TAUNTON, Mass. -- Kopin Corp. here today claimed a key milestone in next-generation power amplifier technology using heterojunction bipolar transistors (HBTs), based on gallium-indium-arsenide-nitride (GaInAsN) substrates.
The technology--called GAIN HBT by Kopin--has demonstrated transistor performance suitable for wireless handsets and fiber-optic network amplifiers, said the company. Kopin said the company and its R&D partners said they produced GAIN transistors with operating voltages more than 150 mV lower than conventional GaAs HBTs.
Kopin officials said band-gap engineering techniques have dramatically enhanced radio-frequency (RF) performance and DC current gain.
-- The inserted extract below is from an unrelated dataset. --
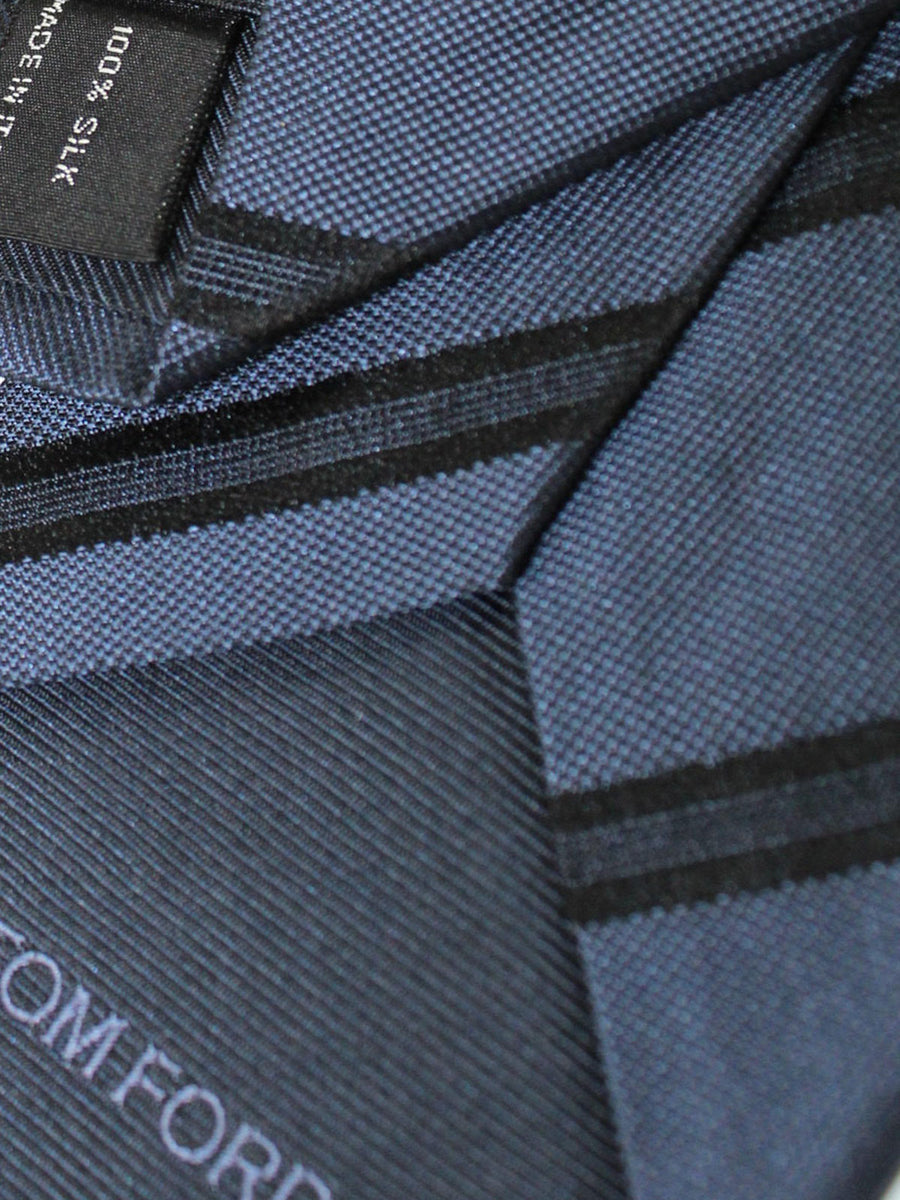 Tom Ford Silk Tie Dark Blue Black Stripes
"Kopin's GAIN HBTs address one of the most challenging issues faced by circuit designers using GaAs-based HBTs -- the limited number of transistors that can be stacked within a given power supply range," said John C.C. Fan, president and chief executive officer of the Taunton-based company. "The power supply for a wireless handset, for example, is limited by the battery technology used by the handset OEM. This limited supply places substantial constraints on the bias circuitry.
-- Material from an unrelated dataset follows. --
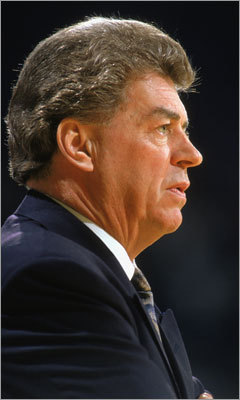 Chuck Daly The man who spent two years as head coach at Boston College, coached the 1992 Olympic gold 'Dream Team', and helped the Detroit Pistons win back-to-back championships, died of pancreatic cancer at age 78. Read the obituary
"Therefore, circuit manufacturers are extremely interested in decreasing the turn-on voltage of each transistor to allow for the integration of on-chip logic and improved bias circuit behavior in both power amplifiers and low-power fiber-optic applications," he said.
Kopin, along with the University of California at San Diego and Rockwell Science Center, presented a joint paper at last week's International Conference on Compound Semiconductor Manufacturing Technology in Las Vegas. The technical paper reported that:
GAIN HBTs with active carbon doping levels of 4x1019/cc have demonstrated DC current gains greater than 60 for base sheet resistance of 300 ohms per square--twice the amount previously obtained;RF performance levels were achieved with peak current-gain cutoff frequency (ft) and maximum frequency of oscillation (fmax) exceeding 70 GHz;
Greater temperature stability had been achieved compared to HBTs fabricated in InGaP/GaAs and AlGaAs/GaAs compounds; and,
Preliminary results suggest that the offset voltage can be minimized to achieve maximizing power amplifier efficiency.
Last week, Kopin said InP-based HBTs had achieved record DC current gains and RF performance as well. These HBTs have been designed for ultra high-speed circuits (see May 21 story).
"From the standpoint of performance characteristics, these GaAs-based GAIN HBTs offer some of the advantages of our recently announced InP-based HBTs, but on a much lower cost GaAs platform and on 6-inch wafers, since InP wafers are still not available in 6-inch sizes," Fan said. "As with our InP-based HBTs, these GAIN transistors are grown in our standard production organometallic chemical vapor deposition (OMCVD) production systems, allowing immediate transition to volume production. Together with InP-based HBTs, these GAIN HBTs represent the second generation of HBT products."